On Saturday, reports emerged that the White House is trying to force Congress to remove provisions from the next coronavirus relief bill that would provide funding to states to continue virus testing. The administration is also trying to block funding for CDC and Pentagon efforts to research and contain the virus.
This report comes on the heels of other reports suggesting that the Trump administration is trying to force hospitals to stop reporting cases to the CDC, and instead wants them to report directly to a program at the Department of Health and Human Services, which will not make the data publicly available in the same way that the CDC does. Reporting about this focused on health officials reeling "concerned" that this was about Trump trying to hide the extent of the pandemic. In light of his public comments and other efforts to prevent testing and data collection, it's safe to say that's by far the likeliest explanation.
Trump's gaslighting strategy, learned from his father and employed throughout his life, has largely worked for him. It worked to cover up his extensive collusion with a Russian conspiracy to interfere with the 2016 election on his behalf. It worked when Trump was impeached for trying to blackmail the Ukrainian president into helping him cheat in the 2020 election, giving Senate Republicans just enough cover to justify voting not to remove him from office. Trump's gaslighting has worked when it comes to his blatant embezzlement of both taxpayer funds and campaign donations.
This strategy works not by actually convincing people to believe Trump's lies, which now average about 12 a day. Rather, it works the same way Fred Trump's gaslighting about the heating worked — by inducing a sense of helplessness in the victim, and by making clear there's nothing the victim can say or do to persuade the gaslighter to recognize reality. Trump yelled "no collusion" like a parrot for months until the public essentially gave in to the lie, in a "Have it your way, just stop screaming at me" reaction.
Trump clearly hopes he can pull the same trick off one more time with the coronavirus, insisting that everything is fine — in the face of all evidence to the contrary — at such length and with such stubbornness that his opponents eventually just give up. It's genuinely surprising he hasn't reworked his "no collusion" catchphrase into some version of "no coronavirus," although we still have three and a half months until the election, so don't rule it out.
The purpose of this repetition is to exhaust the opposition. It gets tiresome insisting that, yes, the coronavirus is a real threat in the face of someone who will never admit that. Hiding the evidence helps, by making those who continue to believe in reality work that much harder and longer to prove their point. Trump wants to wear us down the way his father wore down his tenants, who realized that nothing they could say would compel him to admit that the heat was broken.
The good news, however, is that reality-based folks who believe the coronavirus is a real threat don't have to convince Donald Trump. They just have to convince their fellow Americans. On that front, things are looking good so far.

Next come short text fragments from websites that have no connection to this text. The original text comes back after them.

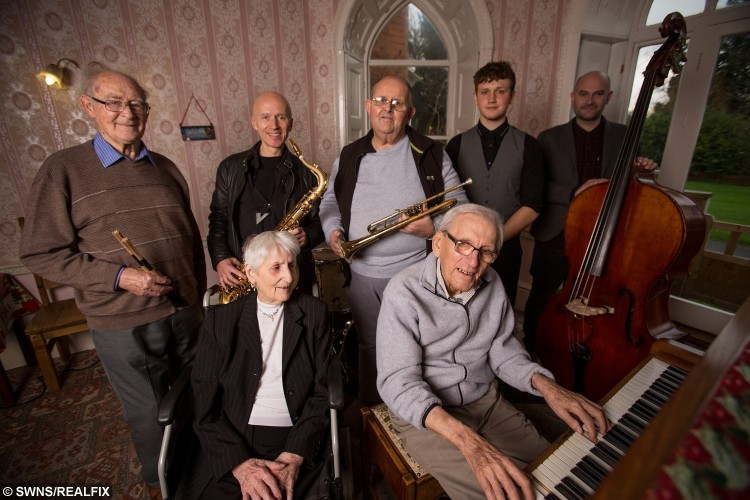L to R: Ron Foster, Jazz Jackson, David Payne, Sam Kinsella, Greg Cordez, Betty Hardy and Edward Hardy, 93, pictured at Mellifont Abbey care home in Wookey, where Activities Coordinator Sam Kinsella put an advert on Gumtree to find him band members to play with. See SWNS story SWJAM; Musicians have come forward to jam with a 95-year-old pianist after a nationwide appeal was made on Gumtree to find him some new bandmates. The festive wish was granted for ex jazz player, Edward Hardy, when more than 80 musicians from across the UK replied to the heart-warming advert. Amazingly, despite now suffering from dementia, the talented war veteran has still retained his piano playing abilities. The pensioner wanted to start a new band because he felt so lonely after being separated from his wife for 75 years, Betty, 91, due to moving into a care home in Wookey, Somerset.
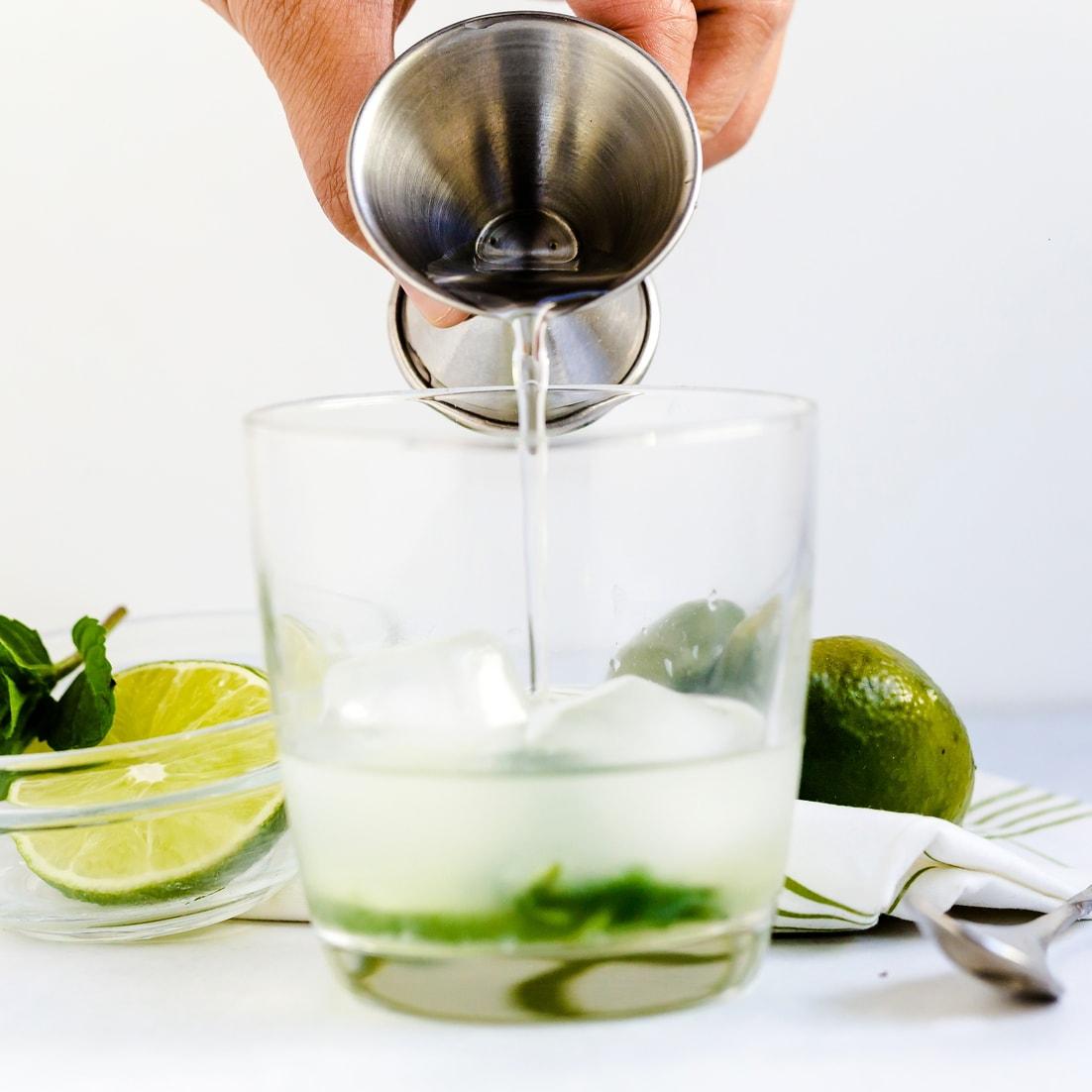 White rum being poured to make keto mojito
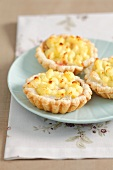 Puff pastry tartlets with camembert and potato mash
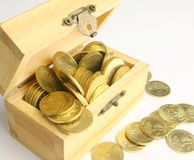 Coins in a box. Coins in a wooden box on white back ground Royalty Free Stock Images
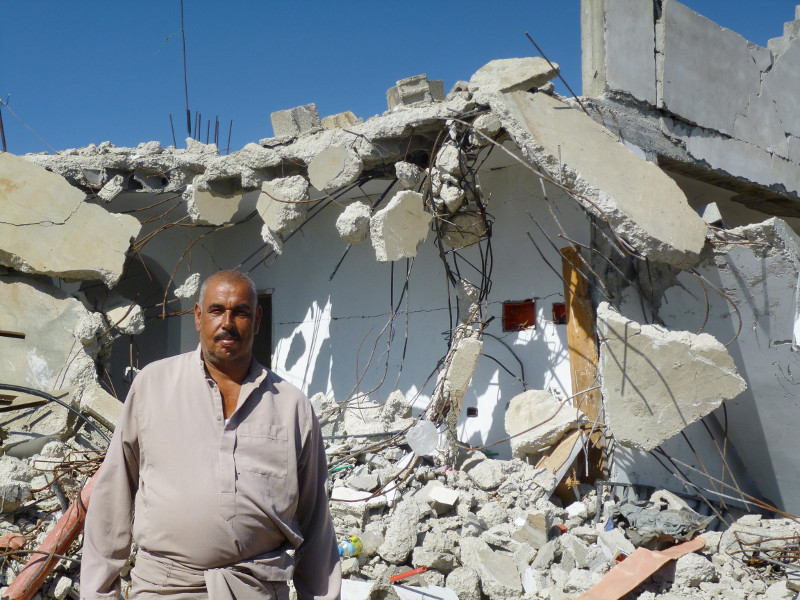"Without CRS' help, ""we wouldn't even have a shadow to sleep under,"" says Abu Hussein, whose home was reduced to rubble during the 2014 war in Gaza. Photo by Caroline Brennan/CRS"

Polling shows that 60% of Americans disapprove of Trump's handling of the coronavirus, and only 38% — roughly the percentage who will never abandon Trump, even if he starts curb-stomping puppies on live TV — approve of his performance. People can see that coronavirus is sweeping through their communities and filling up their hospitals, even if the administration succeeds in making actual case numbers harder to track. The media, especially at a local level, won't stop covering the issue, especially if conditions on the ground keep getting worse. Trump has won numerous victories through his expertise at gaslighting, but he can't trick the virus and his luck may finally be running out.